PROMPT: In the passage about the children's book Mop Rides the Waves of Life, where did Jaimal Yogis run away to at age 16?

----- PAGE EXTRACT -----

In Jaimal Yogis’ new children’s book Mop Rides the Waves of Life, the central character “Mop” becomes obsessed with surfing and his board becomes his magic carpet. Mop just wants to surf, but he struggles with big emotions like fear and doubt, especially when people tease him for his big “mop” of hair. At school, he feels insecure and frustrated, but once he enters the ocean, he discovers his secret source of power in the rise and fall of the waves.

After his surfer mom teaches him meditation and mindfulness, Mop has an epiphany: emotions move like waves.  He realizes his mind is like the sea, always changing. Why not ride good feelings (joy, love) and let the tough stuff (shame, anger) pass without panicking? Instead of shoving his buddy Toby in the sandbox, he takes his frustrations to the beach and learns to channel that energy into riding the waves.

As individuals, author Jaimal Yogis and illustrator Matt Allen experienced unique childhood traumas that took them on different personal journeys. But as surfers, they both found comfort in the sea, which eventually brought them together. They didn’t know each other before collaborating on Mop’s story, but the spiritual parallels in their biographies made them seem destined to meet and bring Mop to life.

At 16, Jaimal found himself on probation for a DUI and suspended from school. Angry about his parents’ divorce, he ran away from Sacramento to Maui in hopes of dedicating himself to surfing and finding a new direction. Alone in paradise with no money, car, or home, Jaimal recounts all the challenges he faced in his entertaining memoir Saltwater Buddha.

All these challenges inspired Jaimal to develop a meditation practice while at the same time starting to take on the powerful waves of Maui’s North Shore. “Surfing and meditation were both just really hard,” remembers Yogis. “I really sucked at both. But they also made me feel more alive than ever. Like Mop, I noticed a clear connection.”

Meanwhile, across the Pacific, Matt Allen was facing his own high school crisis. “Baseball was my life as a kid,” Allen remembers. “But when I didn’t make the high school baseball team, my identity shattered.” Growing up in Southern California, Allen eventually surfaced from his deep depression and found solace and rebirth in surfing.  His passion had changed, and so did his identity.

The summer before his senior year, Allen also set off for Hawaii with a local church youth group. “Over the course of that trip, my priorities shifted a bit,” said Allen.

----- EXTRACTED ENTRIES -----

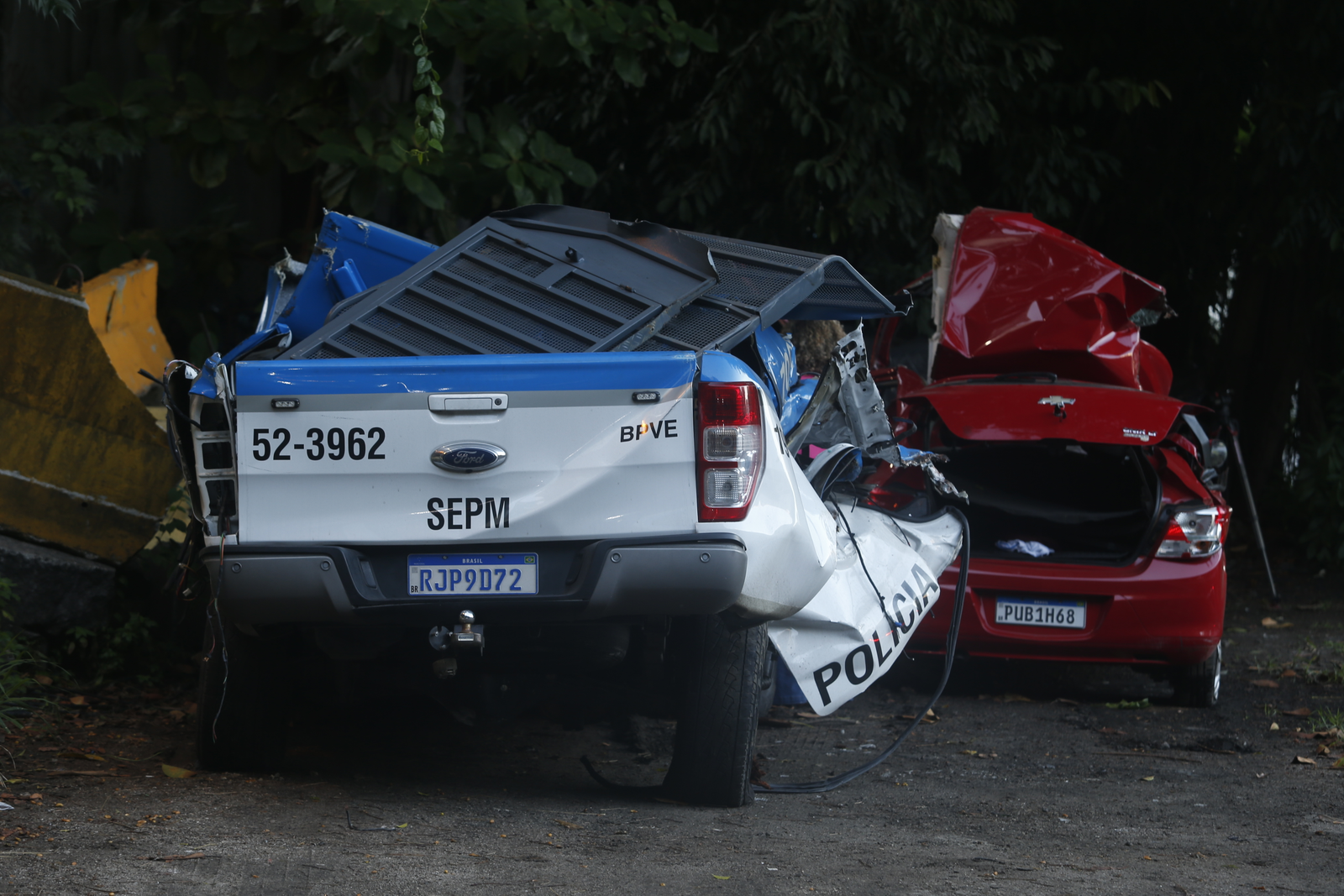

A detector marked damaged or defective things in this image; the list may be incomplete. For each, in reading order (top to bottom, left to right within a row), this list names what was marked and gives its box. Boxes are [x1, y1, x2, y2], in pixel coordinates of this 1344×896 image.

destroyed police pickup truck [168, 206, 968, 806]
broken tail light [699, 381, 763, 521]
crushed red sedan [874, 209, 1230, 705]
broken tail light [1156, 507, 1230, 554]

-----
----- EXTRACTED ENTRIES -----

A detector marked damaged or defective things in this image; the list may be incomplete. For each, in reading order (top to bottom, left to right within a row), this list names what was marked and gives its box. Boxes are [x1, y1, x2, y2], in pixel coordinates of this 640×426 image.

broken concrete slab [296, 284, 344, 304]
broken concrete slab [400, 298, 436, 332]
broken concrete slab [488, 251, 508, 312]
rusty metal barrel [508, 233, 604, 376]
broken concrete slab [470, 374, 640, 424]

-----

RESPONSE: Maui